• Selected text:

County budget delayed until fall
Polk County Commissioners want more time to figure out how to balance the books and handle all their priorities for the coming year, and will also be looking to move how they complete their annual budget process for the future.
All agreed without a vote to push back a vote on the 2019 Fiscal Year budget after a prolonged 2-hour discussion over requests for additional funds, priorities like the 80-20 retirement rule, reducing group insurance costs, giving employees raises and a conversation about revenue sources that ended with the promise of more discussion in June.
Commission Chair Jennifer Hulsey tasked the board to figure out dates this week during their work session and regular session for June, adding two more meeting dates to this month now that they’ve delayed the discussions for now.
The heart of the issue is whether the Board of Com- missioners and the county administration can agree on where revenues and expenditures need to land for the second half of the calendar year, and heading into 2019.
Hulsey said that additional work sessions, finance committee meetings and data will be needed to figure out how to make all their priorities work at once for the coming year, and wants to meet again after this week’s regular session.
The administration submitted the $22.1 million budget for consideration during their May regular session, and a first work session was held on May 15 to allow for the board to ask some initial questions and hear from department heads seeking additional funds.
However, following that meeting on May 22, County Manager Matt Denton told the board of an additional need for the coming fiscal year: a half-mill increase in property taxes.
That move comes as revenue sources outside of taxes are beginning to decrease after recovering some from the recession. Fines and fees imposed by judicial proceedings – specifically fines in criminal cases – have reduced drastically over the past years.
Annual tag taxes and fees replaced by a new system in past years continues to go down as more people buy or trade cars, and only smaller fees are assessed. Increases in the amount the state shares in new vehicle taxes and annual renewal fees are on the way after new legislation was passed in the past session. Those fees alone it isn’t enough to offset increases in expenses and decreases in revenue.
Where the money will come from to cover costs of more than $22 million balanced budget is one reason why the board wants more time, and a chance to change the process for coming years.

• Recorded data:
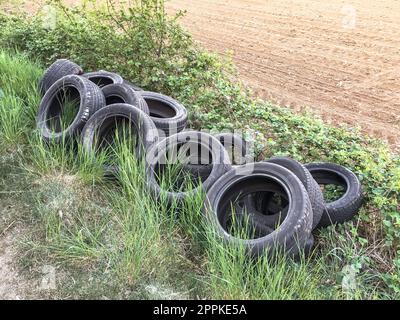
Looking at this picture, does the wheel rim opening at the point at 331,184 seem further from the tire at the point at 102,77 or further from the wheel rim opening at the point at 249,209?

• Requirement:
In the county budget article, how large was the budget the administration submitted for consideration during the May regular session?

• Answer:
$22.1 million